Die Hochschulen sollen zur Vermittlung weiterer wissenschaftlicher, künstlerischer und beruflicher Qualifikationen oder zur Heranbildung der Wissenschaftlerinnen und Wissenschaftler und Künstlerinnen und Künstler in frühen Karrierephasen Angebote der wissenschaftlichen und künstlerischen Weiterbildung entwickeln.
Die Inhalte der wissenschaftlichen und künstlerischen Weiterbildung sollen mit dem übrigen Lehrangebot abgestimmt werden und berufspraktische Erfahrungen und Bedürfnisse einbeziehen.
Studienangebote in der Weiterbildung können auf privatrechtlicher Grundlage durchgeführt werden. § 5 Absatz 4 Satz 4 bleibt unberührt; insoweit ist auch die Erhebung von Entgelten auf privatrechtlicher Grundlage ausgeschlossen.
Weiterbildende Studiengänge schließen mit einem Bachelor- oder Mastergrad ab.
Sie werden durch Studien- und Prüfungsordnungen geregelt.
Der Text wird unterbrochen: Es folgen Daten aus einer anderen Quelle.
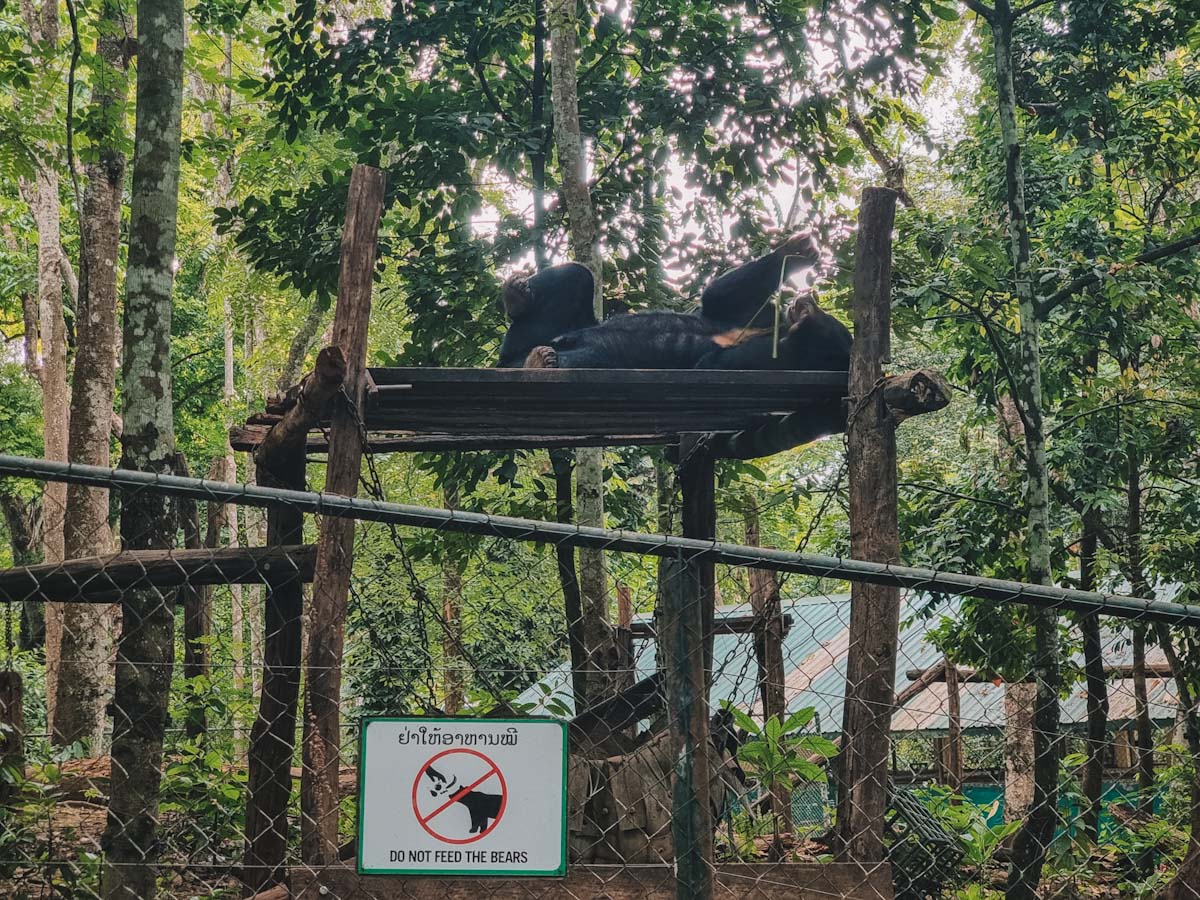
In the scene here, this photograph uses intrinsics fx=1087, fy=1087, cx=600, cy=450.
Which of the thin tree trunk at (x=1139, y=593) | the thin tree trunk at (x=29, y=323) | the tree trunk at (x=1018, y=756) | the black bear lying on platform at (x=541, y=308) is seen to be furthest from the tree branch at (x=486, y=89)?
the thin tree trunk at (x=29, y=323)

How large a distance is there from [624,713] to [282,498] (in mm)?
3093

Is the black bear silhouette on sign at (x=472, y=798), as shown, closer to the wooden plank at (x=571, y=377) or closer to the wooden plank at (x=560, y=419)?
the wooden plank at (x=571, y=377)

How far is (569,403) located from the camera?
4.54 metres

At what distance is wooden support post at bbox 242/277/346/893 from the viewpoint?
3.86 m

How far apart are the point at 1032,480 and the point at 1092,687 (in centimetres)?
202

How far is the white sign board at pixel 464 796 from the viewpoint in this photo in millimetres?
2010

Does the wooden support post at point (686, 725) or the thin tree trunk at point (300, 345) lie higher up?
the thin tree trunk at point (300, 345)

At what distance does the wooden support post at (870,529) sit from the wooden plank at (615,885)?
0.49 m

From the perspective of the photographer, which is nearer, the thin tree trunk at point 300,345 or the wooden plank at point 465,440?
the wooden plank at point 465,440

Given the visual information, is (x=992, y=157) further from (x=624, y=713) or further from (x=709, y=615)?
(x=624, y=713)

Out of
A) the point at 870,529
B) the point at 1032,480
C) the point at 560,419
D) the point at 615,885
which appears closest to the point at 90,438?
the point at 560,419

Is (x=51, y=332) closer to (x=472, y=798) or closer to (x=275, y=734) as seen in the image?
(x=275, y=734)

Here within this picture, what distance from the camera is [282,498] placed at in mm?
2020

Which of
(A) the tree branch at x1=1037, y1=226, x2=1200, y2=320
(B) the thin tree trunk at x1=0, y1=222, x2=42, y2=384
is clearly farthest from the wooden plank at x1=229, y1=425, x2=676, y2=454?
(B) the thin tree trunk at x1=0, y1=222, x2=42, y2=384
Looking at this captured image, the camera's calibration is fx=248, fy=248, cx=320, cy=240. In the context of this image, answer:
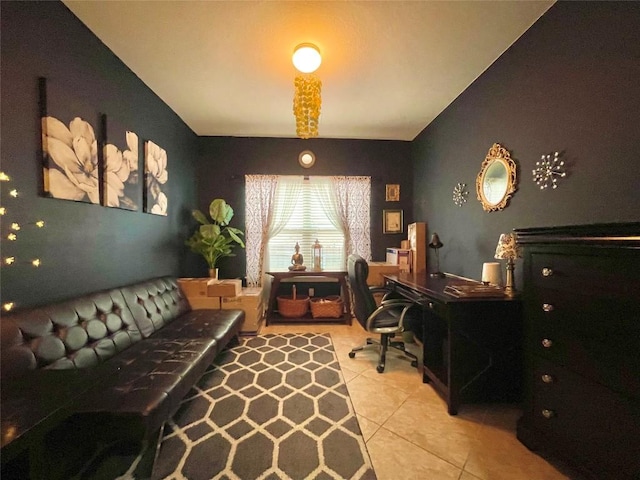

Für andere hochschulische Weiterbildungsangebote kann der Abschluss mit einem Zertifikat vorgesehen werden, das nach Inhalt und Form die Möglichkeit der Verwechslung mit der Verleihung eines Hochschulgrades ausschließen muss.
Sehen solche Angebote zum Abschluss eine Hochschulprüfung vor, dürfen bei bestandener Prüfung für die Studien- und Prüfungsleistungen Leistungspunkte vergeben werden.
Das hauptberuflich tätige wissenschaftliche und künstlerische Personal kann Lehraufträge im Bereich der Weiterbildung auch als Nebentätigkeit wahrnehmen, sofern die Lehrverpflichtung erfüllt ist.
Die Hochschulen setzen die Höhe der Vergütung für Lehraufgaben im Rahmen der erzielten Einnahmen aus Gebühren und privatrechtlichen Entgelten fest.
Wissenschaftliches und künstlerisches Personal, das ausschließlich aus Weiterbildungsentgelten finanziert wird, bleibt bei der Berechnung der Aufnahmekapazität für die grundständigen Studiengänge unberücksichtigt.
Die Hochschulen können in der wissenschaftlichen und künstlerischen Weiterbildung mit geeigneten Einrichtungen außerhalb des Hochschulbereichs im Rahmen eines Kooperationsvertrages zusammenarbeiten, wenn die Hochschulen für Studieninhalte und Prüfungen verantwortlich bleiben und das Weiterbildungsangebot in das hochschulische Qualitätsmanagement einbezogen wird.
Mit dem Kooperationsvertrag können Durchführung und Vermarktung des Weiterbildungsangebots der kooperierenden Einrichtung übertragen werden.
Ist die kooperierende Einrichtung ein Unternehmen in einer Rechtsform des privaten Rechts, hat die Hochschule durch eine Beteiligung an dem Unternehmen oder auf andere Weise maßgeblichen Einfluss auf die Geschäftstätigkeit zu nehmen und sicherzustellen, dass dessen Gewinne in angemessenem Umfang der Hochschule zugutekommen.
Die Pflicht zur Sicherstellung der Gewinnzuführung an die Hochschule besteht nicht, wenn es sich bei der kooperierenden Einrichtung um ein Unternehmen in einer Rechtsform des privaten Rechts handelt, welches dem Zweck nach der Gemeinnützigkeit verpflichtet ist.
Die Hochschulen vereinbaren in dem Kooperationsvertrag, dass sie für ihre Leistungen angemessene Entgelte erzielen oder ihnen entsprechende Erträge zufließen.
Der Kooperationsvertrag ist der für die Hochschulen zuständigen obersten Landesbehörde zuvor anzuzeigen.